I cursed and looked more carefully.  There was another chain, one approximately 4 inches long, dangling against the light fixture on the other side.  “Roy,” I said. “I have some bad news.”  When Roy discovered that he was going to have to climb up on the bed to access the “off” switch for the light he started using language that I did not know he had in his vocabulary.

At least the mattress was reasonably comfortable.

First thing in the morning, Roy always rolls out of bed and right into the shower. Plink. Plink. Plink.  He emerged from the bathroom. “I can’t get hot water.” he said. “Just wait.  Hopefully, it just takes a while for the water to get here.” There was a pause, and then I joined him in the bathroom. “I have a problem,” he said, from the shower booth.  I looked.  We did, in fact, have a problem.  There was a minor Plumbing Issue with the showerhead that was causing it to shoot a small but high pressure stream directly out of the side of the shower booth, with enough velocity that it was going directly into the closet where our clothes were hung.

I have never had a problem, before, with my clothing getting wet from the shower while it was hanging in the closet.  I did not know such things were possible.

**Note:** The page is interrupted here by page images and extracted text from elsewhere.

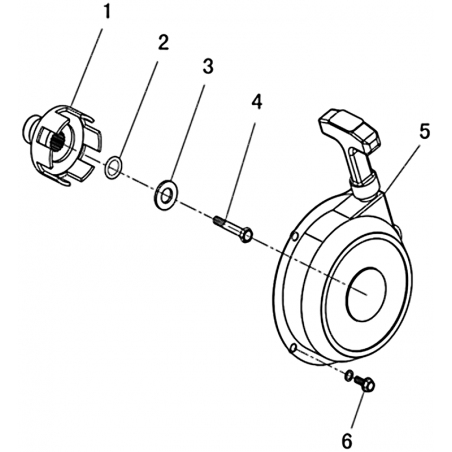 1
2
3
4
5
6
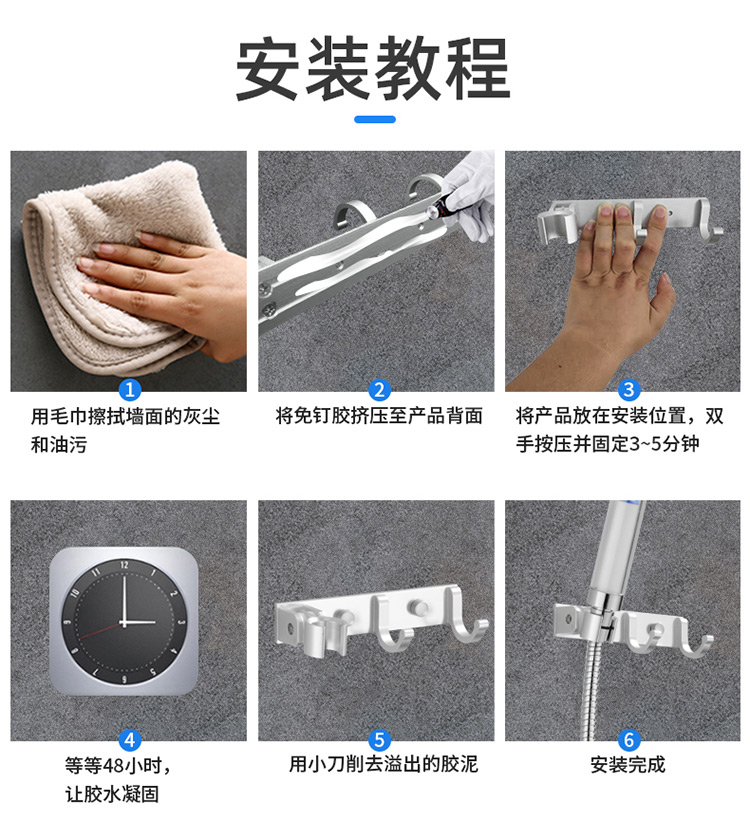 安装教程

1
用毛巾擦拭墙面的灰尘和油污

2
将免钉胶挤压至产品背面

3
将产品放在安装位置，双手按压并固定3~5分钟

12 1 2 3 4 5 6 7 8 9 10 11

4
等等48小时，让胶水凝固

5
用小刀削去溢出的胶泥

6
安装完成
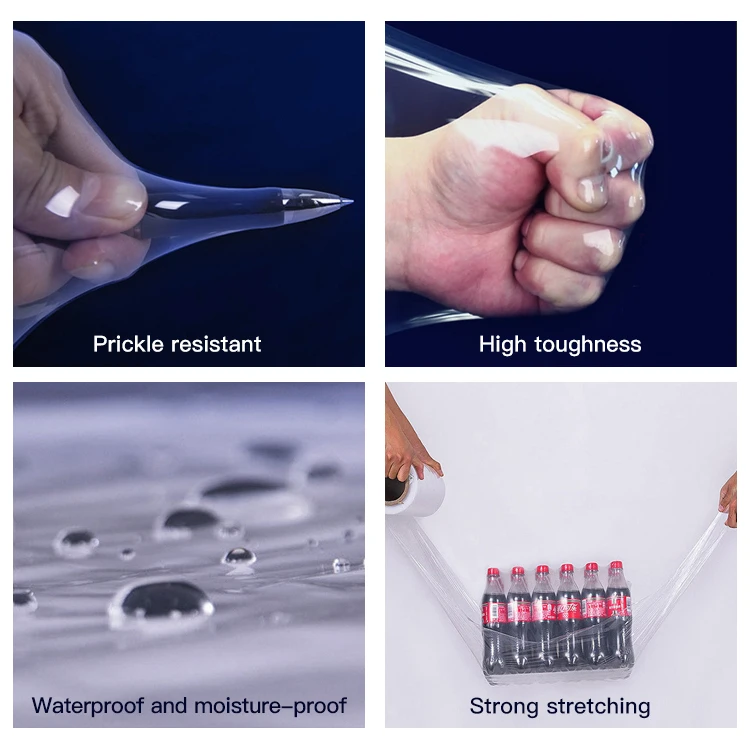 Prickle resistant

High toughness

Waterproof and moisture-proof

Strong stretching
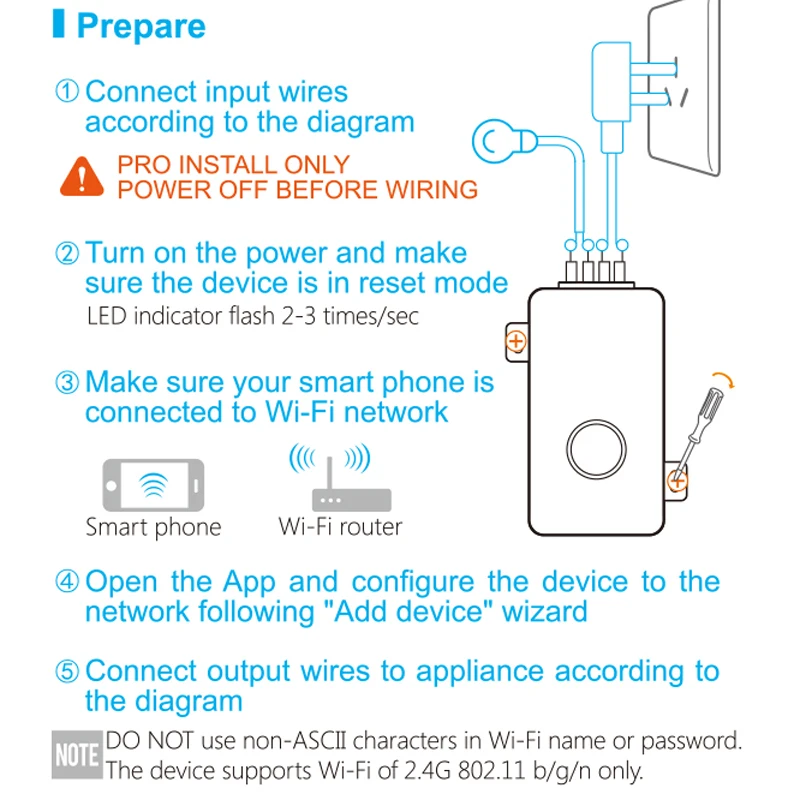 Prepare

① Connect input wires according to the diagram

PRO INSTALL ONLY
POWER OFF BEFORE WIRING

② Turn on the power and make sure the device is in reset mode
LED indicator flash 2-3 times/sec

③ Make sure your smart phone is connected to Wi-Fi network

Smart phone
Wi-Fi router

④ Open the App and configure the device to the network following "Add device" wizard

⑤ Connect output wires to appliance according to the diagram

NOTE DO NOT use non-ASCII characters in Wi-Fi name or password.
The device supports Wi-Fi of 2.4G 802.11 b/g/n only.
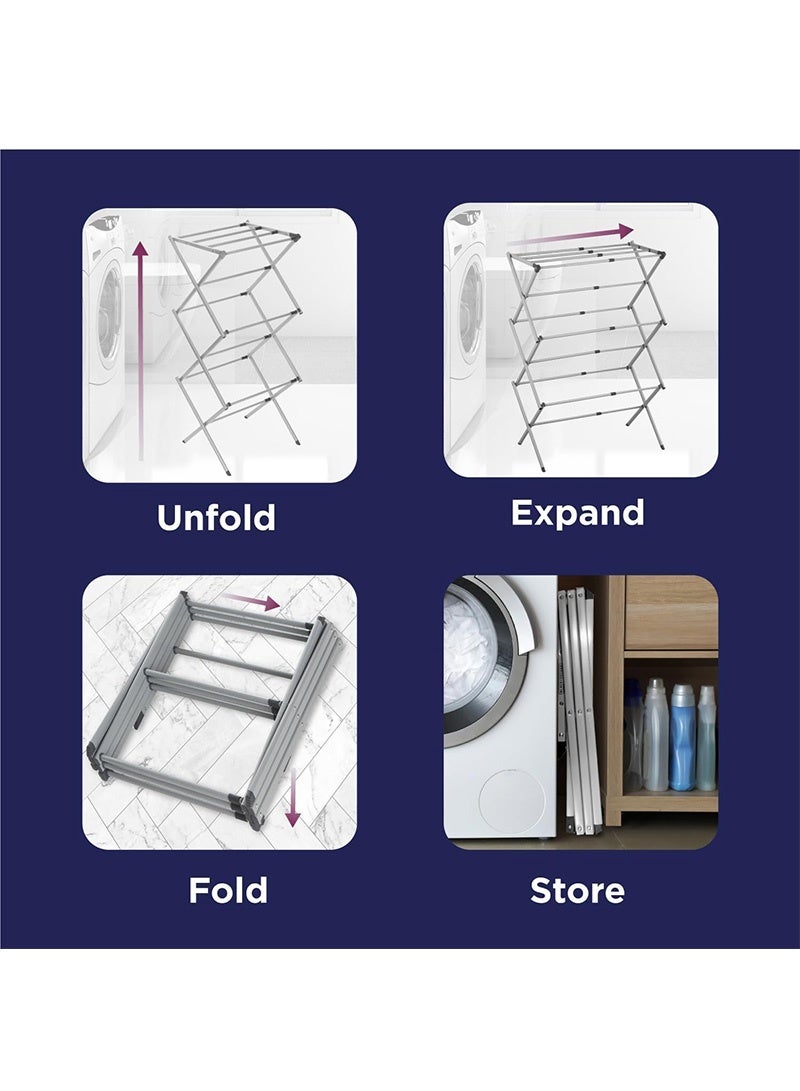 Unfold

Expand

Fold

Store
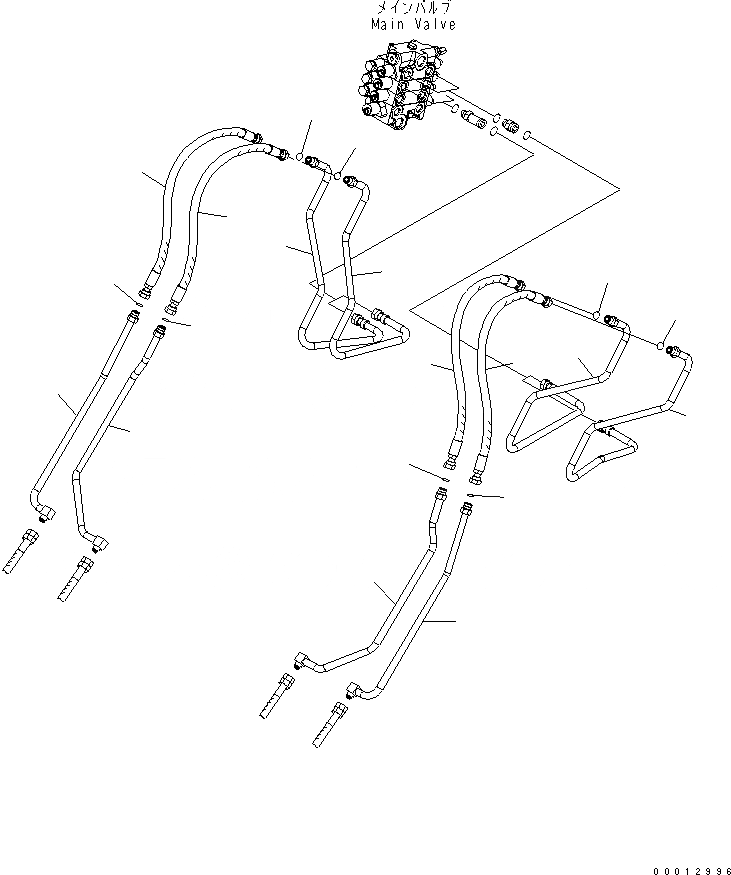 メインバルブ
Main Valve

00012996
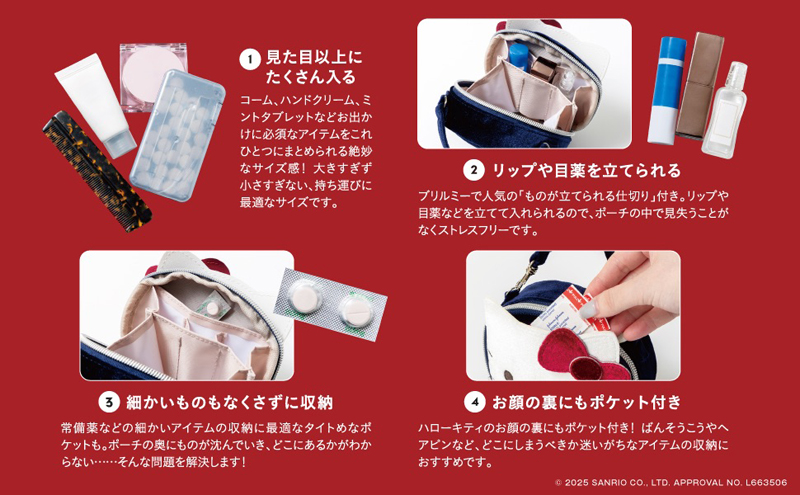 1 見た目以上にたくさん入る

コーム、ハンドクリーム、ミントタブレットなどお出かけに必須なアイテムをこれひとつにまとめられる絶妙なサイズ感！ 大きすぎず小さすぎない、持ち運びに最適なサイズです。

2 リップや目薬を立てられる

プリルミーで人気の「ものが立てられる仕切り」付き。リップや目薬などを立てて入れられるので、ポーチの中で見失うことがなくストレスフリーです。

3 細かいものもなくさずに収納

常備薬などの細かいアイテムの収納に最適なタイトめなポケットも。ポーチの奥にものが沈んでいき、どこにあるかがわからない……そんな問題を解決します！

4 お顔の裏にもポケット付き

ハローキティのお顔の裏にもポケット付き！ ばんそうこうやヘアピンなど、どこにしまうべきか迷いがちなアイテムの収納におすすめです。

© 2025 SANRIO CO., LTD. APPROVAL NO. L663506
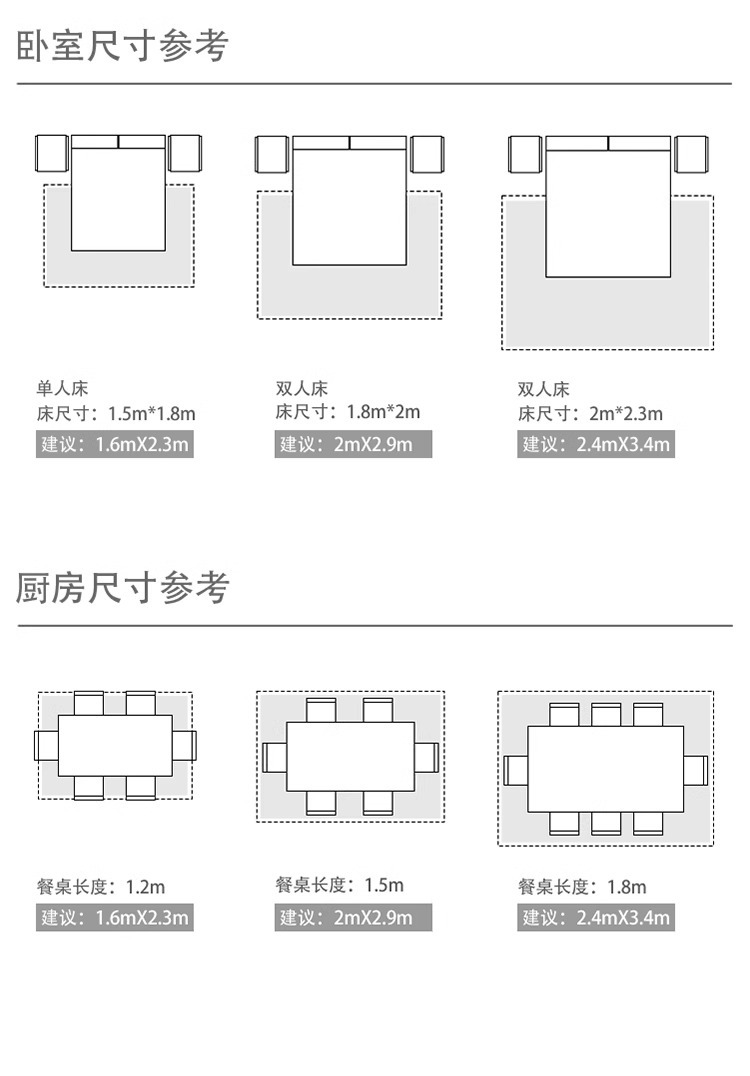 卧室尺寸参考

单人床
床尺寸：1.5m*1.8m
建议：1.6mX2.3m

双人床
床尺寸：1.8m*2m
建议：2mX2.9m

双人床
床尺寸：2m*2.3m
建议：2.4mX3.4m

厨房尺寸参考

餐桌长度：1.2m
建议：1.6mX2.3m

餐桌长度：1.5m
建议：2mX2.9m

餐桌长度：1.8m
建议：2.4mX3.4m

I hung a towel over the metal framework at the top of the shower and started laughing.  I told Roy we’d passed the Threshold of Absurdity, and that all we could do was laugh.   Later, I heard him request that the innkeeper turn down the heat in our room and do something about the dripping showerhead.  She promised to turn it down and see to the shower.  Then he began to renegotiate our room rate with the innkeeper’s assistant, something I have certainly never seen him do before.  He was partially successful – I feel that a reasonable rate for this room, all things considered, would be about $25 per night.  He got them to drop it to $120 per night.  It’s still Highway Robbery, but I did promise him that I would not reveal the name of this Prize Gem in any writings I had to offer on the subject, accordingly.  I am pretty sure he wants to reserve that pleasure for himself when he gets home and logs on to TripAdvisor.  My aunt and uncle were once innkeepers, so I know how hard these people work, but this one?  They’ve brought it on themselves.  This room should not ever have been rented out.

At present, I must just ask myself:  What other Delightful Surprises are lying just around the corner for us?

And Roy answers me: the heat in the room is now completely off.  Evidently there are two settings for the radiator:  Burn in Hell, or Freeze.  “For God’s sake, Roy,” I said, “Don’t get them to do anything else.  I can’t stand the suspense.”